*STUDY QUESTIONS*.
a) In the text on Louis XIV's state-building, how much of the French government was for sale by the eighteenth century?
b) Retype the passage from the text on Louis XIV's state-building, starting with "The system had" and going on through "broader national system.".

Sheri Berman describes Louis XIV’s approach to state-building in Foreign Affairs:

During the second half of the seventeenth century, accordingly, he and his ministers focused on buying off and winning over key individuals and social groups that might otherwise obstruct their state-building efforts.

Adapting and expanding a common practice, for example, they repeatedly sold state offices to the highest bidders; by the eighteenth century, almost all the posts in the French government were for sale, including those dealing with the administration of justice. These offices brought annual incomes, a license to extract further revenues from the population at large, and exemptions from various impositions.

The system had drawbacks in terms of technocratic effectiveness, but it also had compensating benefits for the crown: selling off public posts was an easy way to raise money and helped turn members of the gentry and the emerging bourgeoisie into officeholders.

Rather than depending on local or personal sources of revenue, these new officeholders eventually developed new interests connected to the broader national system.

The lesson for the modern world:

Looking at weak states in Afghanistan and elsewhere today, and the conflict and poverty they engender, observers tend to mourn a putative long-lost era when state building was straightforward and less problematic.

Such nostalgia is often accompanied, consciously or not, by undertones of ethnic or cultural superiority — as if the struggles today in the developing world stem from unique or intrinsic characteristics of the communities living there.

The truth, however, is that modernization has almost always been traumatic and the emergence of strong centralized states has almost always been fraught with difficulties.

Items listed in a dataset
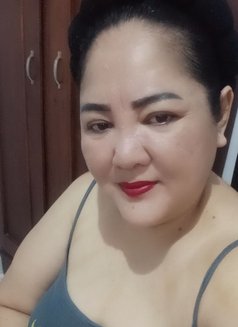 Massage Bbw - escort in Bali Photo 4 of 5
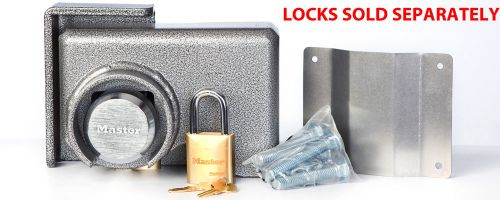 Shipping container combo lock box – lb3234 for sale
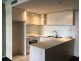 ID:21174949/12 Romsey Street, Waitara NSW 2077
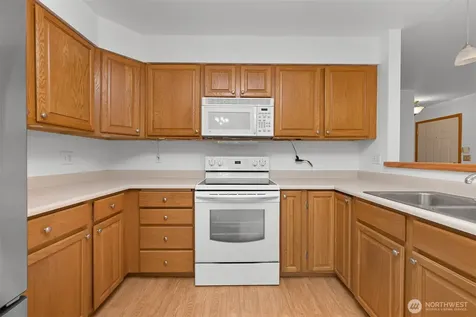 667 W Horton Way Bellingham WA 98229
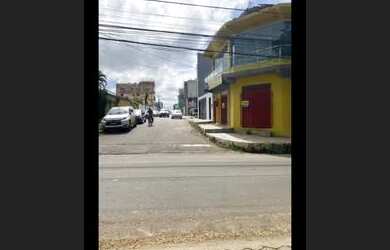 Imagem 3: Aluga-se ponto comercial bairro união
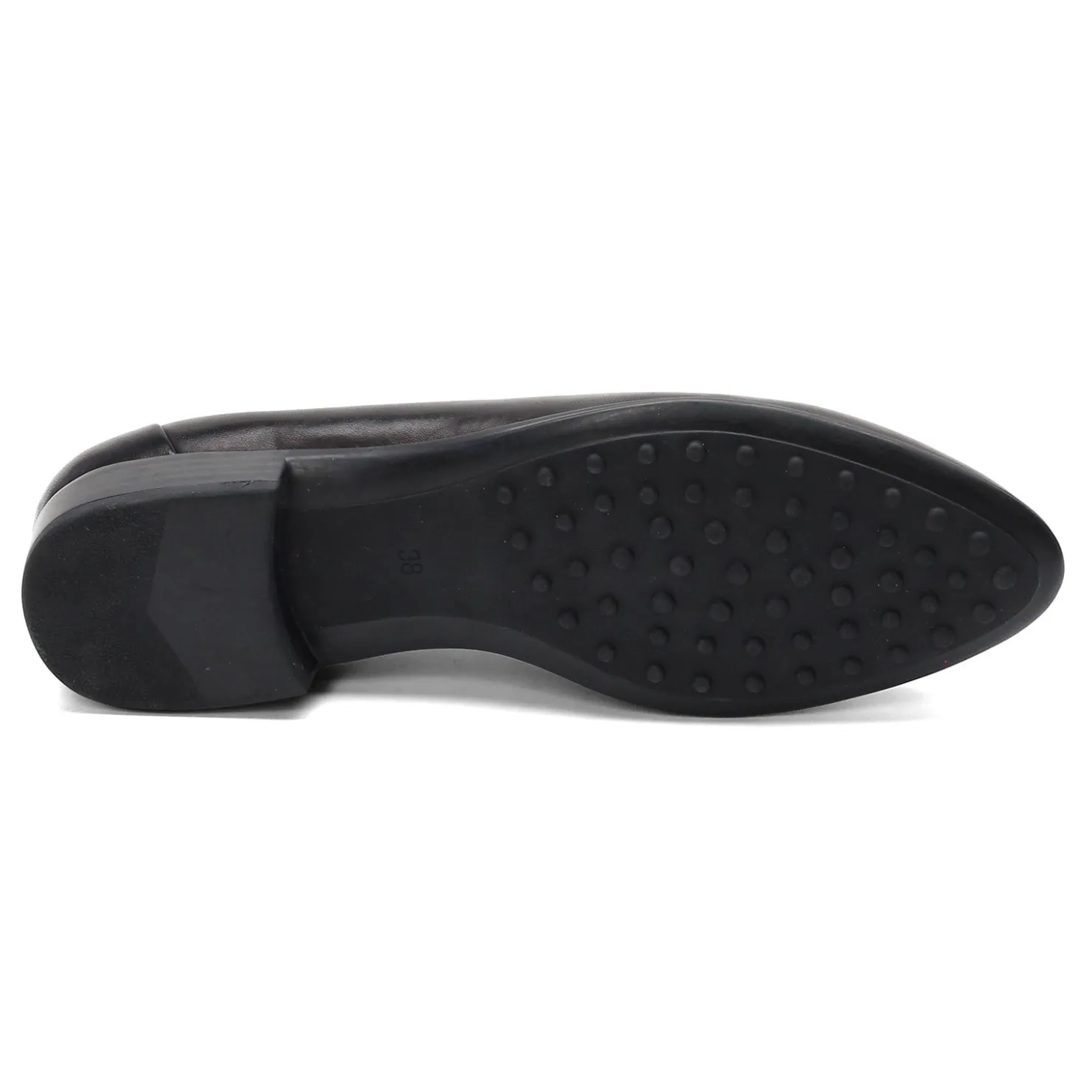 Women's , Jaymiet Loafer|Spring Step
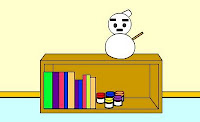 play Escape From Closed Laboratory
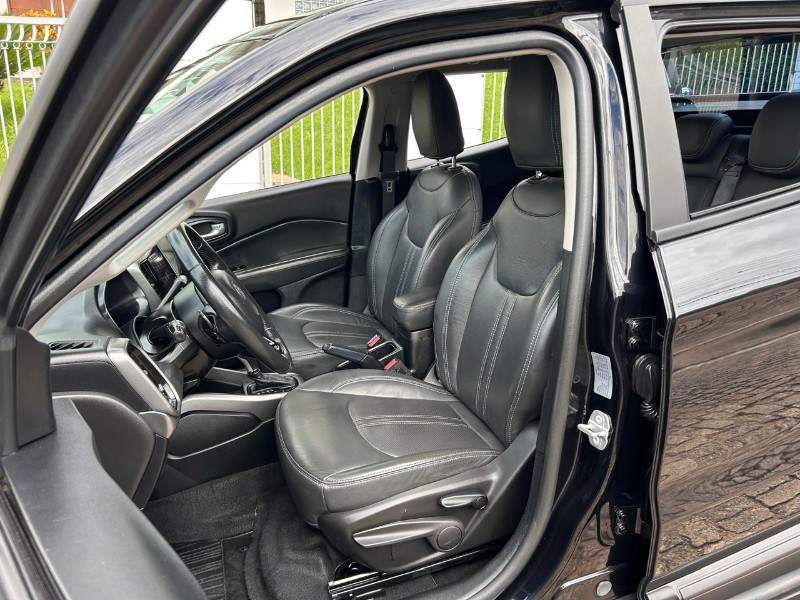 FIAT TORO FREEDOM 2.0 16V 4X4 TB DIESEL AUT. 2022/2022 LS MULTIMARCAS VENÂNCIO AIRES / Carros no Vale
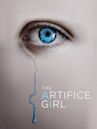 The Artifice Girl
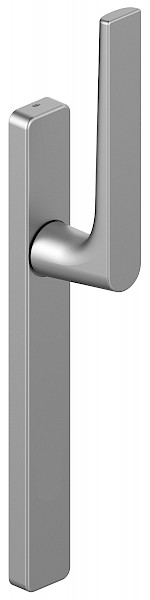 Raambeslag: krijg grip op de juiste greep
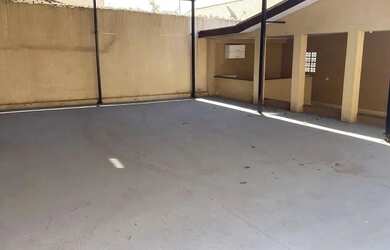 Imagem 2: Oportunidade de venda na Ceilândia Norte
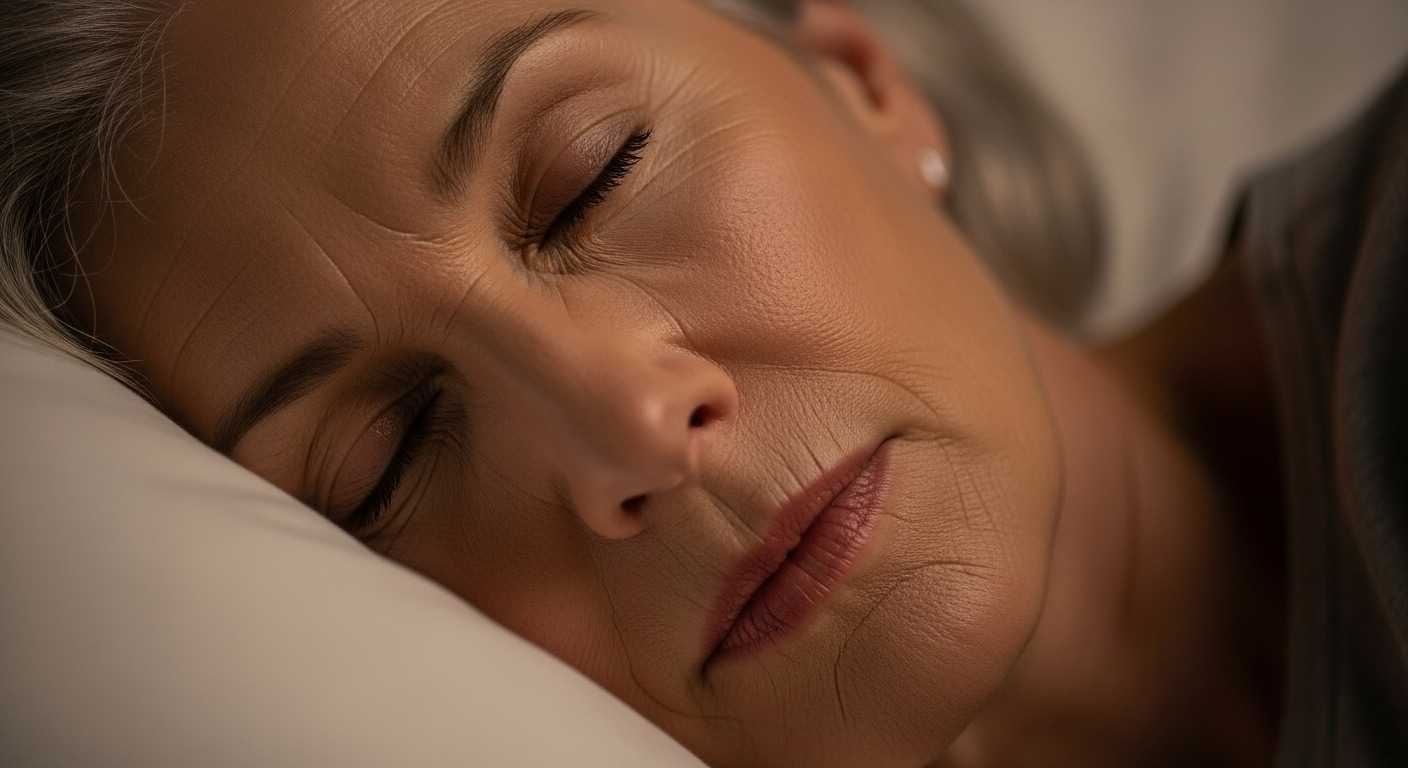 L'âge, premier facteur de risque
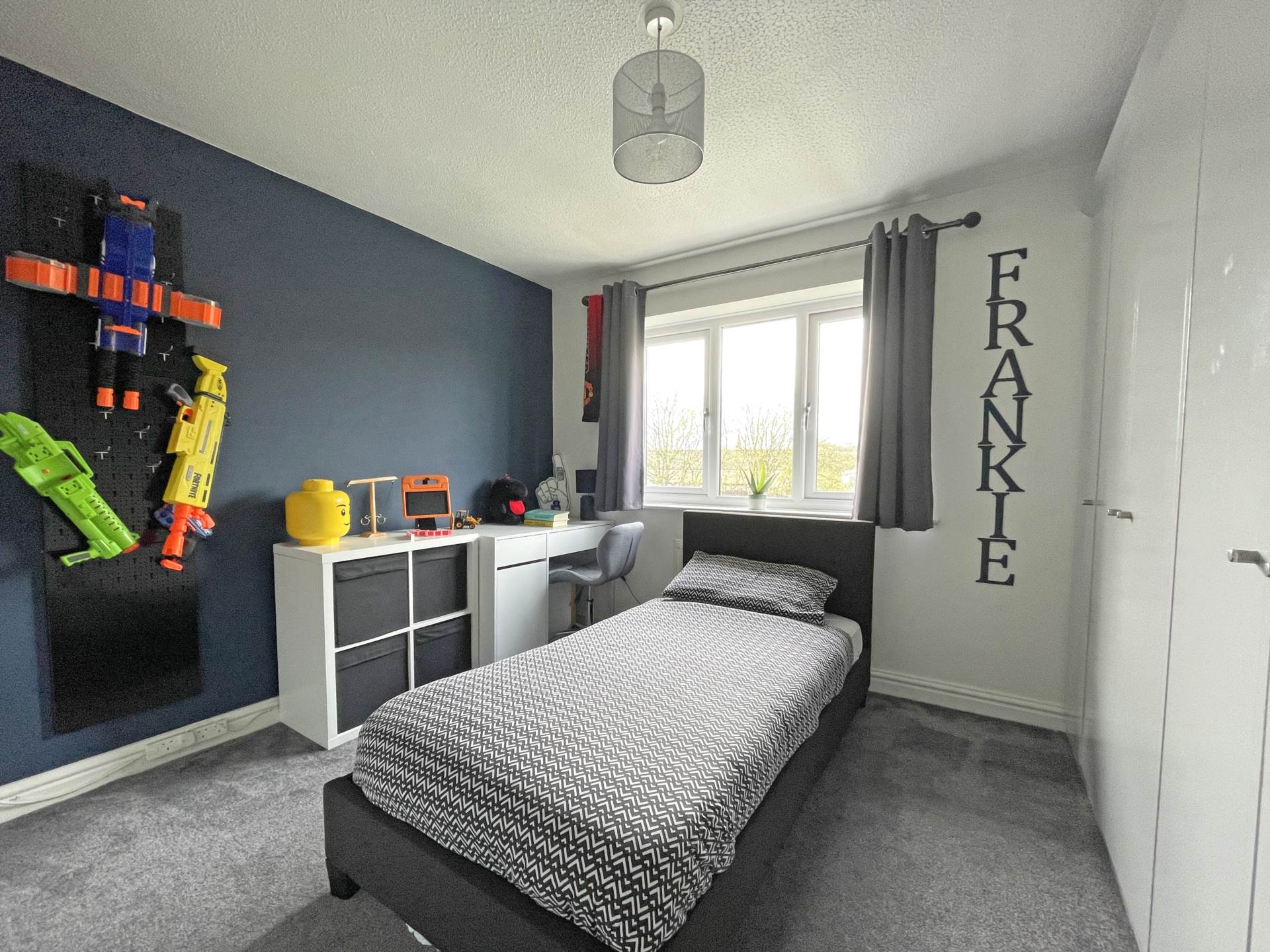Additional Property Image 4 bedroom Detached for sale in Oldham 17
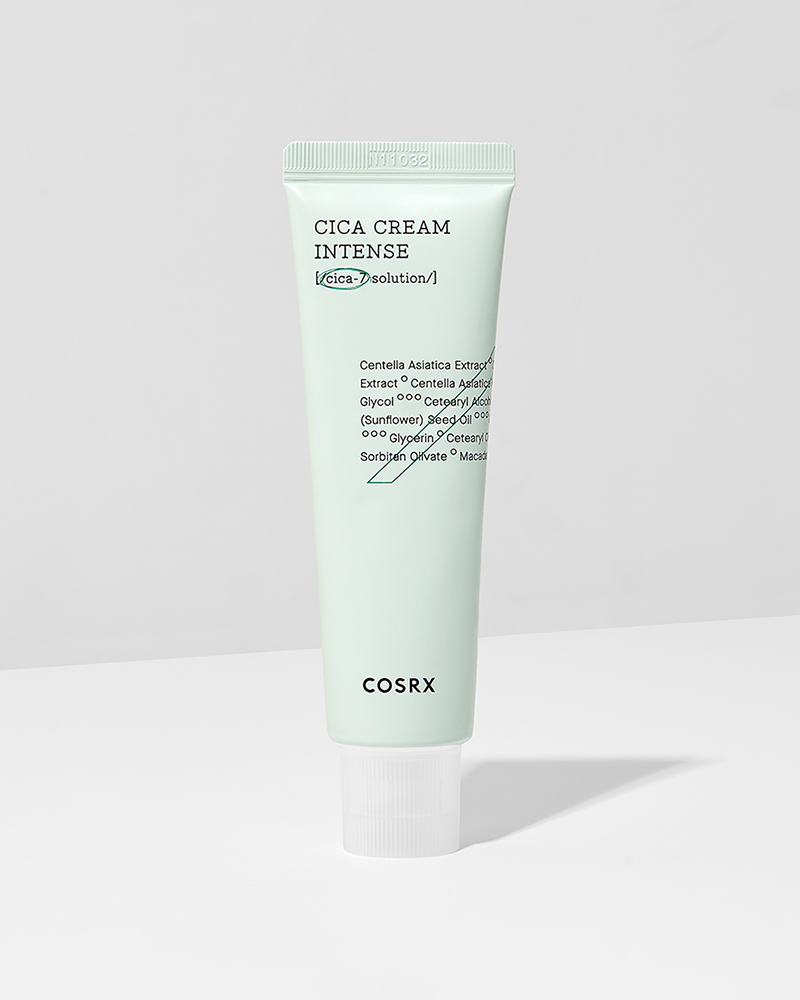 COSRX Pure Fit CICA Cream Intense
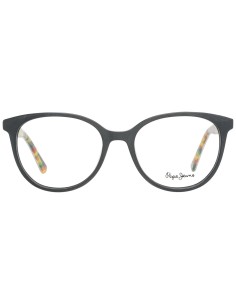 montura_de_gafas_mujer_pepe_jeans_pj3318_52c1_4894327267347_oferta 2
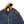Load image into Gallery viewer, Ralph Lauren Denim Supply Navy/Orange Colour Block Jacket - XL
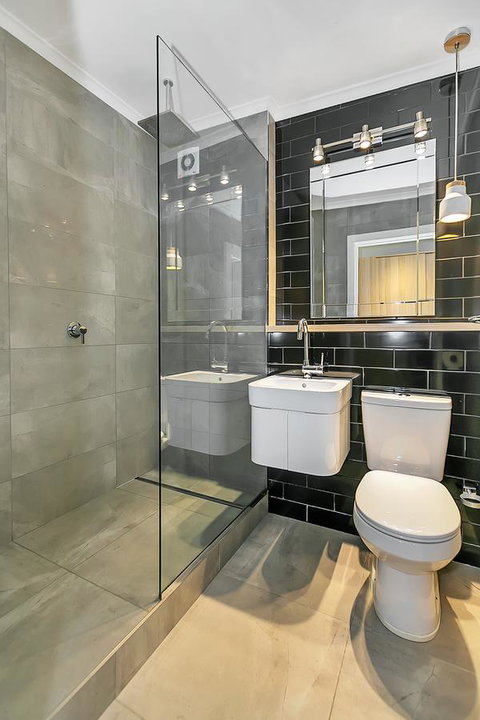 Mercure Launceston - Sunshine Coast Tourism 3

*LIST OF ANSWERS*.
a) Almost all the posts in the French government were for sale, including those dealing with the administration of justice.

b)
The system had drawbacks in terms of technocratic effectiveness, but it also had compensating benefits for the crown: selling off public posts was an easy way to raise money and helped turn members of the gentry and the emerging bourgeoisie into officeholders.

Rather than depending on local or personal sources of revenue, these new officeholders eventually developed new interests connected to the broader national system.